* START Provided information *

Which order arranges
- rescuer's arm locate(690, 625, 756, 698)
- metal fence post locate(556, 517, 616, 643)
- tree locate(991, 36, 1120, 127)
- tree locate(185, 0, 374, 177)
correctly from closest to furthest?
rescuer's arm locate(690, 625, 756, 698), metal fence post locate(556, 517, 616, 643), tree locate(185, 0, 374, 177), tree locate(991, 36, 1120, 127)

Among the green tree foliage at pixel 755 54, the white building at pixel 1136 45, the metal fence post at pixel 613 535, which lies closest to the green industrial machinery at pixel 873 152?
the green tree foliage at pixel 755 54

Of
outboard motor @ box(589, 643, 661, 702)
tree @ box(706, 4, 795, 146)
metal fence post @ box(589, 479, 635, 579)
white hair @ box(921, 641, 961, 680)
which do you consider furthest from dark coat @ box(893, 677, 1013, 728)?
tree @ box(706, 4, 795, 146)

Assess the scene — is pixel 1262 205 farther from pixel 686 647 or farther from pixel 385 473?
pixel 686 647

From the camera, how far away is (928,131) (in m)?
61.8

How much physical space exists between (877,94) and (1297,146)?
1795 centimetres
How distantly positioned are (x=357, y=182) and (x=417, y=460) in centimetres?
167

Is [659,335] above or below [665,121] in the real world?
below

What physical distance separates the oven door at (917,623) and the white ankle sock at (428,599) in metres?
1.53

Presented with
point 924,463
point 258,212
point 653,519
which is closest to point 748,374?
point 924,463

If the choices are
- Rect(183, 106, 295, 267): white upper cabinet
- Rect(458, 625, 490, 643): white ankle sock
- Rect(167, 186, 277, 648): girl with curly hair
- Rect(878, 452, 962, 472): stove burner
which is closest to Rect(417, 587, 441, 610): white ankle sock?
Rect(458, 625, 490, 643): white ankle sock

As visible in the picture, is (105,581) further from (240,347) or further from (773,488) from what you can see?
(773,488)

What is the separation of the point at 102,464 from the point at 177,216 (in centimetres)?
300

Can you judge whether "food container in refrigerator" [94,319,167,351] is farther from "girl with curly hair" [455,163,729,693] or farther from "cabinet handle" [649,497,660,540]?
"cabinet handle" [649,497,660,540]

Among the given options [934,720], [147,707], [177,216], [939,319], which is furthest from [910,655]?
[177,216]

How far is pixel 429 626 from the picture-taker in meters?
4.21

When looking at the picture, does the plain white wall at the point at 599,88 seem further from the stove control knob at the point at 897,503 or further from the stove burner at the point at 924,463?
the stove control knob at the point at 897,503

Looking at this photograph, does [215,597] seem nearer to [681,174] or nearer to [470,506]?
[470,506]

* END Provided information *

* What the task requires: Every line from the line containing "As visible in" to the last line of the material above must be repeated exactly, and no other line.

* Output of the task:
As visible in the picture, is (105,581) further from (240,347) or further from (773,488) from what you can see?
(773,488)

What is the separation of the point at 102,464 from the point at 177,216 (in centimetres)?
300

Can you judge whether "food container in refrigerator" [94,319,167,351] is farther from "girl with curly hair" [455,163,729,693] or farther from "cabinet handle" [649,497,660,540]?
"cabinet handle" [649,497,660,540]

Among the given options [934,720], [147,707], [177,216], [939,319], which is furthest from [910,655]?
[177,216]

How far is pixel 429 626 from the picture-taker in meters?
4.21

When looking at the picture, does the plain white wall at the point at 599,88 seem further from the stove control knob at the point at 897,503 or further from the stove burner at the point at 924,463?
the stove control knob at the point at 897,503

Looking at this photograph, does [215,597] seem nearer to [681,174] or nearer to [470,506]?
[470,506]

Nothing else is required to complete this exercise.